_STORED RECORDS_.
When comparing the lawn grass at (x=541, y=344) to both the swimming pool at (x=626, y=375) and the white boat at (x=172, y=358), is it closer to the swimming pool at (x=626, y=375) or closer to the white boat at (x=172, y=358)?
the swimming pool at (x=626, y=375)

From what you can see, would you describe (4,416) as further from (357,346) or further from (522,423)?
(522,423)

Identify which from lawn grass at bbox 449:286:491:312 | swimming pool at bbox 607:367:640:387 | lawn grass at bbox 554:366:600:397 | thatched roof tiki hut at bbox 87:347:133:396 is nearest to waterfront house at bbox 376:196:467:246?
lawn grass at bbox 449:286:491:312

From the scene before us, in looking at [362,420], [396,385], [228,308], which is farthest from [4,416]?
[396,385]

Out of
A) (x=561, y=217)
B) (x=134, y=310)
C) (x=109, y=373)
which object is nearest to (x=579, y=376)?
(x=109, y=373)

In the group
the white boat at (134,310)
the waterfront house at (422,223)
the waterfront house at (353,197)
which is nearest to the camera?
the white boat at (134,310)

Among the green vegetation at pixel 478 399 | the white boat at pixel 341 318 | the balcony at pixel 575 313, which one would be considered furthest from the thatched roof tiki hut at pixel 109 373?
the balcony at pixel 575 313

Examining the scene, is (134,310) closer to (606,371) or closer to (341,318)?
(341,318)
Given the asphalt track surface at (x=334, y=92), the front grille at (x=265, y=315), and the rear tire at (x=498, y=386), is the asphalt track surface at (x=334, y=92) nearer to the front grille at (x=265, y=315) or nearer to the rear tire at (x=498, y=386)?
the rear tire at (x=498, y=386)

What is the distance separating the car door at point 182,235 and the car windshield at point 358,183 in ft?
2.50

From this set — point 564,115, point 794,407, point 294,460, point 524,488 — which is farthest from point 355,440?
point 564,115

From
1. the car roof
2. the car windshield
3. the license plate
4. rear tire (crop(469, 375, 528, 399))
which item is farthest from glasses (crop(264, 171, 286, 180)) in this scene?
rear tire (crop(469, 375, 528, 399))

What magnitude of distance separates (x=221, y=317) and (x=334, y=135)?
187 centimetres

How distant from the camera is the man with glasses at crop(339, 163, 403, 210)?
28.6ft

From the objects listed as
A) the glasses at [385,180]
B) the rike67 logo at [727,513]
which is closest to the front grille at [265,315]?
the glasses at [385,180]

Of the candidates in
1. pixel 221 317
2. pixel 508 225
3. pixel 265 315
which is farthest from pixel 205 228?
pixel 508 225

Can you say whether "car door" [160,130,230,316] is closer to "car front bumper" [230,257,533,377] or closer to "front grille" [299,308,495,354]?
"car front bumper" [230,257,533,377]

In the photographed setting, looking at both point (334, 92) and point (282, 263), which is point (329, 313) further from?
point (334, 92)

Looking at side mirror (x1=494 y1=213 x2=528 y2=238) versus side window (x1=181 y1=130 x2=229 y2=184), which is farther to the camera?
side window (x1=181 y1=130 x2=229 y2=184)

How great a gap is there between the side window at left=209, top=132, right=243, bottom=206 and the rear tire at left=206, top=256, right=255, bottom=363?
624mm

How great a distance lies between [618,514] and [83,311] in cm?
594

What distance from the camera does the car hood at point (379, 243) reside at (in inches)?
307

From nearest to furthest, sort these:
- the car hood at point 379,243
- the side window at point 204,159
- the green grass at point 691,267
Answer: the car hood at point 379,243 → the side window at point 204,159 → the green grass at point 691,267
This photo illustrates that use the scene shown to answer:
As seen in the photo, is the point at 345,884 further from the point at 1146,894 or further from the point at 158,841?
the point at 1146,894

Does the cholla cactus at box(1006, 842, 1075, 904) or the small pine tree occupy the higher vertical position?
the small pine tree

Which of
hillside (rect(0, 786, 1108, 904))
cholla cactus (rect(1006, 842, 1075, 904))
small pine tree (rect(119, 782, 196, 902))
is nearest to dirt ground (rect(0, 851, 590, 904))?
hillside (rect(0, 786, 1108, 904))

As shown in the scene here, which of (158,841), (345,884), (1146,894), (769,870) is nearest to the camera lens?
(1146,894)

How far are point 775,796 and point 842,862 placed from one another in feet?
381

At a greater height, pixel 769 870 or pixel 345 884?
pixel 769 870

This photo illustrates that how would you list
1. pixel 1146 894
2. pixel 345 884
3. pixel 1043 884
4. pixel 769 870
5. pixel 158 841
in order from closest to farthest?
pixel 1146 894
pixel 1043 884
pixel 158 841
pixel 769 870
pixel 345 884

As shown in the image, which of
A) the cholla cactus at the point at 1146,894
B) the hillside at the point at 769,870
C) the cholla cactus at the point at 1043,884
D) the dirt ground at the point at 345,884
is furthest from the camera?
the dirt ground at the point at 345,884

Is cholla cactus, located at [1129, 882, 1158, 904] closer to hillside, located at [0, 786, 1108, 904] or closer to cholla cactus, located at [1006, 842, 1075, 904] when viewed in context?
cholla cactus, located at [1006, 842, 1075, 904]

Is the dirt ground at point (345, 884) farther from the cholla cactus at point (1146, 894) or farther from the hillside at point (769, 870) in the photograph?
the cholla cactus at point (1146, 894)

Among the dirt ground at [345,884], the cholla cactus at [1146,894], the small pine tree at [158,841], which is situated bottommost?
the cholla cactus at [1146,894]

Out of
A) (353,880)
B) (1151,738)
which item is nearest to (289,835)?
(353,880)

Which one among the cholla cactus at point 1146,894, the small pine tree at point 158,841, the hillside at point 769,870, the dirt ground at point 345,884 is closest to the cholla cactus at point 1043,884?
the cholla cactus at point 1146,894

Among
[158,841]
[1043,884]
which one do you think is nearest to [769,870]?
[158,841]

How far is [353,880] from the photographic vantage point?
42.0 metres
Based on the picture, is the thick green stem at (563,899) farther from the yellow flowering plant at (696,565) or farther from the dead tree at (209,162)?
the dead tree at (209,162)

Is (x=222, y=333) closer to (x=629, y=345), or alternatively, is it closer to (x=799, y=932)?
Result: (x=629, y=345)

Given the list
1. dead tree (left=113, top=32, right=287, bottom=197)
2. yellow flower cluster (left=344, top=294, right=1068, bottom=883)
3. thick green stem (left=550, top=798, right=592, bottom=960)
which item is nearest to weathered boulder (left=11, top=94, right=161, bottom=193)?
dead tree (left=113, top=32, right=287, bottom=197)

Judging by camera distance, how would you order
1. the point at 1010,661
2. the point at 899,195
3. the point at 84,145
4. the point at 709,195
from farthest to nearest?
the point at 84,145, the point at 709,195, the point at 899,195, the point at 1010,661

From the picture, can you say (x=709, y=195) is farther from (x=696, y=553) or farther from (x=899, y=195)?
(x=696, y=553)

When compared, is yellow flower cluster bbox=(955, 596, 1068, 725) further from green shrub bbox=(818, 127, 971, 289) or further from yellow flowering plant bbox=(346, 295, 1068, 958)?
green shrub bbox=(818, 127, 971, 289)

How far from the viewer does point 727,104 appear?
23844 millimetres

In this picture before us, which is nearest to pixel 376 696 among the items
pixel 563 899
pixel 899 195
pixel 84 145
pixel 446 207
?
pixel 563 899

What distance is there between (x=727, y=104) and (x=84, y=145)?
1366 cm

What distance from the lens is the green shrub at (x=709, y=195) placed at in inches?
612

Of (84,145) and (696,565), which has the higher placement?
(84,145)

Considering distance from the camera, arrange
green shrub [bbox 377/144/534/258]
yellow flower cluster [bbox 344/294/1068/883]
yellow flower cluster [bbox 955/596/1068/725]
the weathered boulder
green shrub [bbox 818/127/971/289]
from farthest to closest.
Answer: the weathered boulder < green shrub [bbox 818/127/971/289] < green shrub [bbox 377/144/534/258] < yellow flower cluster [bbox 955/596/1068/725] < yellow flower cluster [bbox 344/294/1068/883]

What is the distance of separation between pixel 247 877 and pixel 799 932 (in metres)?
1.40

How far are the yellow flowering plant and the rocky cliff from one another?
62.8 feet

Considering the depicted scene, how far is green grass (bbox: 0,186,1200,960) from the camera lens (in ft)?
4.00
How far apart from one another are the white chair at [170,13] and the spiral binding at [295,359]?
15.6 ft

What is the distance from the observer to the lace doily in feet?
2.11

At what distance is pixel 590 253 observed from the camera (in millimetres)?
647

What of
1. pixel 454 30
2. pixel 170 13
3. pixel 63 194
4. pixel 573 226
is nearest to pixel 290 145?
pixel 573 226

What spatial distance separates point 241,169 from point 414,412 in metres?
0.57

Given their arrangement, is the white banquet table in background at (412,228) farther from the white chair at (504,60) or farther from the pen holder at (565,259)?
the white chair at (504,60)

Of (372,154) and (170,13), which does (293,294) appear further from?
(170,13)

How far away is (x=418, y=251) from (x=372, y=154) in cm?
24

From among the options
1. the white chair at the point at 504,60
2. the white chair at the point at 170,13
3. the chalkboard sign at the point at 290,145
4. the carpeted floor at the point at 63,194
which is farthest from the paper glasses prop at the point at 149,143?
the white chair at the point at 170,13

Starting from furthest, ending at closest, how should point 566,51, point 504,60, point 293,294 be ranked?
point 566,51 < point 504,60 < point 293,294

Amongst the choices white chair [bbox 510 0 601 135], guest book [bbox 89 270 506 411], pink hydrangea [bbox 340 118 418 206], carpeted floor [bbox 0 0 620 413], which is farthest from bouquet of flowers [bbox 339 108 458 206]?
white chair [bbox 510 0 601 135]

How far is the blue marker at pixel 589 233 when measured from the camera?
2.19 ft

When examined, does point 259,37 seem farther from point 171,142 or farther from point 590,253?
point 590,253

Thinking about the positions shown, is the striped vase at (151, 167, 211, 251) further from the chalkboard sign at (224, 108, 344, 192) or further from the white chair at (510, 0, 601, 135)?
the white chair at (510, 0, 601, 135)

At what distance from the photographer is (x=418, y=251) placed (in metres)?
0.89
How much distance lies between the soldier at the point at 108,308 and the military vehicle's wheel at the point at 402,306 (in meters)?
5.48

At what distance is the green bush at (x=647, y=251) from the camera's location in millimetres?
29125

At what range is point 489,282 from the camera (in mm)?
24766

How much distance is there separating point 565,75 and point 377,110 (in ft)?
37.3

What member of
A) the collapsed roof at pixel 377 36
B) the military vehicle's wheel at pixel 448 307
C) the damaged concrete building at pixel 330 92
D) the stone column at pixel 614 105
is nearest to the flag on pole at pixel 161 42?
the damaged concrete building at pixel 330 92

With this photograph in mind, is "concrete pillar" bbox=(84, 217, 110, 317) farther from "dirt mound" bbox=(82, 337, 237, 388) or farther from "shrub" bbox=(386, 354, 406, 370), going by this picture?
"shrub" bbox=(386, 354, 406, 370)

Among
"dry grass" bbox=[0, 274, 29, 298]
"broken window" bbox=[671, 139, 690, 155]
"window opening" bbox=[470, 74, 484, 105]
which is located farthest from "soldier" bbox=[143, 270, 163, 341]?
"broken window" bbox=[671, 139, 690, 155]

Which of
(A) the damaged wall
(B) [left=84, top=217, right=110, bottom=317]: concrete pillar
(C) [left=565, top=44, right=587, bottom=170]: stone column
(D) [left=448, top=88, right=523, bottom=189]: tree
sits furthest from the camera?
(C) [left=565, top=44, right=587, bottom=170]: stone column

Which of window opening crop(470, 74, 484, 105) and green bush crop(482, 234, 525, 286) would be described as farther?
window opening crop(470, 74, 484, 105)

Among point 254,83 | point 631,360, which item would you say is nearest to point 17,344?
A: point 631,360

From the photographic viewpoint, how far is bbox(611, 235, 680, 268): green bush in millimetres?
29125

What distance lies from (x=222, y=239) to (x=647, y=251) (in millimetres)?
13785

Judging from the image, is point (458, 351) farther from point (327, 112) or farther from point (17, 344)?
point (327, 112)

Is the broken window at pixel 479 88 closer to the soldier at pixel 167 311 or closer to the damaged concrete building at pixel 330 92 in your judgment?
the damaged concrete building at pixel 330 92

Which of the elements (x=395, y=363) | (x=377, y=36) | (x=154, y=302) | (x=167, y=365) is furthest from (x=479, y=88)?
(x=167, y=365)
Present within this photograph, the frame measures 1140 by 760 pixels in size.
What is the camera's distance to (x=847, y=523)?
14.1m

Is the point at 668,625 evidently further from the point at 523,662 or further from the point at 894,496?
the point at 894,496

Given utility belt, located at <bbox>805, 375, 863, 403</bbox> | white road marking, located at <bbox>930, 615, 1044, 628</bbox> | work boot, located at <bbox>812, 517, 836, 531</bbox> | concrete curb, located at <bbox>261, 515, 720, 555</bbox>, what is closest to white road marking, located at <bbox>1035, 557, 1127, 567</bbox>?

_TASK DESCRIPTION_.
Each line from the one containing "Is the broken" to the end of the records should be echoed exactly, and no other line.

_CORRECT OUTPUT_.
Is the broken window at pixel 479 88 closer to the soldier at pixel 167 311 or closer to the damaged concrete building at pixel 330 92 in your judgment?
the damaged concrete building at pixel 330 92

Which of the elements (x=395, y=363) | (x=377, y=36) | (x=154, y=302) | (x=167, y=365) is furthest from (x=479, y=88)?
(x=167, y=365)
Present within this photograph, the frame measures 1140 by 760 pixels in size.
What is the camera's distance to (x=847, y=523)?
14.1m

Is the point at 668,625 evidently further from the point at 523,662 or further from the point at 894,496?
the point at 894,496

Given utility belt, located at <bbox>805, 375, 863, 403</bbox> | white road marking, located at <bbox>930, 615, 1044, 628</bbox> | work boot, located at <bbox>812, 517, 836, 531</bbox> | concrete curb, located at <bbox>261, 515, 720, 555</bbox>, what is closest to white road marking, located at <bbox>1035, 557, 1127, 567</bbox>?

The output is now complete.